If We
Create Our Reality With Our Minds . . .
By
James Donahue
There
is a belief by some spiritual thinkers that since the Creator exists within each of us, we create our own unique universe
in which we live.
In effect,
this theology also teaches that since we create our own reality, we also create our personal situation in life, including
the physical afflictions, struggles against poverty, and all of the other troubles we face in our daily walk.
Why would
we do this? The idea is that we have chosen this life style because we decided even before we were born to accept it as a
way of working our old karma, bad habits and working off evil deeds committed in past lives.
Plunging
even deeper into this philosophy, other spiritual teachers suggest that since we have the power of gods and can create or
alter our reality at any time, we also possess the power to heal ourselves. This might explain why people have been known
to miraculously heal themselves of cancers by intense prayer or by using the mind to kill the cancer cells.
We know
of a woman who has been studying with a master in an art of both spiritual and physical healing. She claims to have successfully
used the techniques she learned to heal her cat after it was severely attacked by another larger animal. She believes the
technique can be used in healing human maladies.
These
techniques depend upon the power of the mind to make them work. In the case of healing the cat, it is clear that the patient
played no part in the amazing healing process, which occurred within hours. Thus it was the mental powers of the practitioner
that brought about the effect.
We recently
came upon a brief essay on this subject by an unidentified person who raised a few interesting questions.
The writer
suggested that in the reality of our creation, the people who come into our lives are there to either help us accomplish our
goals, teach us something, act as a mentor, or sometimes challenge our ability to achieve.
“But
what about the people who serve no important contribution whatsoever . . . can we omit them with mind power? If I deny a person’s
existence in my life . . . will he/she dissolve?”
For most
folks it probably sounds silly to ask such a question. Yet for people who seriously want to believe in the power of the mind
to create our reality, it is an intelligent thought. Would it be possible for
a person to change reality enough that undesirable people disappear?
We think
this is not only possible, but it happens, but in such subtle ways that we do not understand just how everything works.
As a
way of explaining, we suggest that you think of a person peering through a tube, or tunnel to see the world he or she lives
in.

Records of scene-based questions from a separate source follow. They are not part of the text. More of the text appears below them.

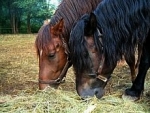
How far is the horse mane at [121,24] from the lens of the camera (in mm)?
2574

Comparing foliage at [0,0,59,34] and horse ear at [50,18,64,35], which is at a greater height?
foliage at [0,0,59,34]

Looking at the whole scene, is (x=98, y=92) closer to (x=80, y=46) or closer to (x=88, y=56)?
(x=88, y=56)

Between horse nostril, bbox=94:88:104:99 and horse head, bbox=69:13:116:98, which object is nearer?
horse head, bbox=69:13:116:98

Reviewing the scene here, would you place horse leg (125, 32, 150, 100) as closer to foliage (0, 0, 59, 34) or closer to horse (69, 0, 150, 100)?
horse (69, 0, 150, 100)

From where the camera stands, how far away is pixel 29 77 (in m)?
4.86

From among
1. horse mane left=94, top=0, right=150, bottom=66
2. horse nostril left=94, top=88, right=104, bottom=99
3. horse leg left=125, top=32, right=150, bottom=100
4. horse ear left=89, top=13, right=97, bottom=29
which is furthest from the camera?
horse leg left=125, top=32, right=150, bottom=100

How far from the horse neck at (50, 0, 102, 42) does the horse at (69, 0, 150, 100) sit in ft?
2.56

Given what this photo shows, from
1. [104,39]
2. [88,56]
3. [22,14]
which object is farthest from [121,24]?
[22,14]

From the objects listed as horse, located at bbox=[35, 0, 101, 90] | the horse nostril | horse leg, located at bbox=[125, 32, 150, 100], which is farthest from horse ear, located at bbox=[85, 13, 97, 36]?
horse leg, located at bbox=[125, 32, 150, 100]

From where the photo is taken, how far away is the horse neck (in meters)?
3.44

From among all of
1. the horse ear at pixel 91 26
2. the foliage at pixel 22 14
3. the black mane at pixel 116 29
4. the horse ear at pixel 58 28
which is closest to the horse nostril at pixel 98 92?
the black mane at pixel 116 29

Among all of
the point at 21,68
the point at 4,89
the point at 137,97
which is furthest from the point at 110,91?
the point at 21,68

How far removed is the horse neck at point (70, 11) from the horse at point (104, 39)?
0.78 m

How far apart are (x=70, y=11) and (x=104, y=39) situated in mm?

This is what is known as “tunnel reality.” Our universe, or the
reality we experience, is limited to only that which we experience with our five senses. What is not within view at the moment
we make this observation, no longer exists. It only comes into existence when we will it, and it appears within our sensual
scope of reality.
To help
understand this kind of thinking, we suggest the thought experiment known as Schrodinger’s cat. This is a paradox situation
created by Austrian physicist Erwin Schrodinger in 1835 that illustrates a Copenhagen interpretation of quantum mechanics
applied to our contemporary world.
The theoretical
experiment involves placing a cat and a flask of poison inside a sealed box. Thus the cat’s life or death becomes dependent
on the state of a subatomic particle. The Copenhagen interpretation suggests that the cat remains both alive and dead to the
universe outside the box until the box is opened. The outcome depends upon a random event that may or may not have occurred
within the box while it is sealed.
Therefore,
when an undesirable person in our lives is out of sight and out-of-mind, this person may be considered both non-existent and
existent, depending upon possible random events that may occur. With enough mental effort, such a person may not enter our
sensory field again, and thus can be considered non-existent.
Carrying
such abstract thinking a step farther, there is a thought that the universe we perceive may only exist within the confines
of what we observe and sense at all times. If we, for example, were the cat placed inside the sealed box, the interior of
the box and the flask of poison before us would be all that is reality. Until we get free of the box, nothing else in our
own personal universe exists.
Since
we share this universe with nearly 7 billion other people, they are all creating parallel universes that can, and do, overlap
ours. But no one can perceive our universe in the way that we do. Two people walking down the street together observe everything
slightly differently. For all we know their perceptions of color, smell and shapes are uniquely different.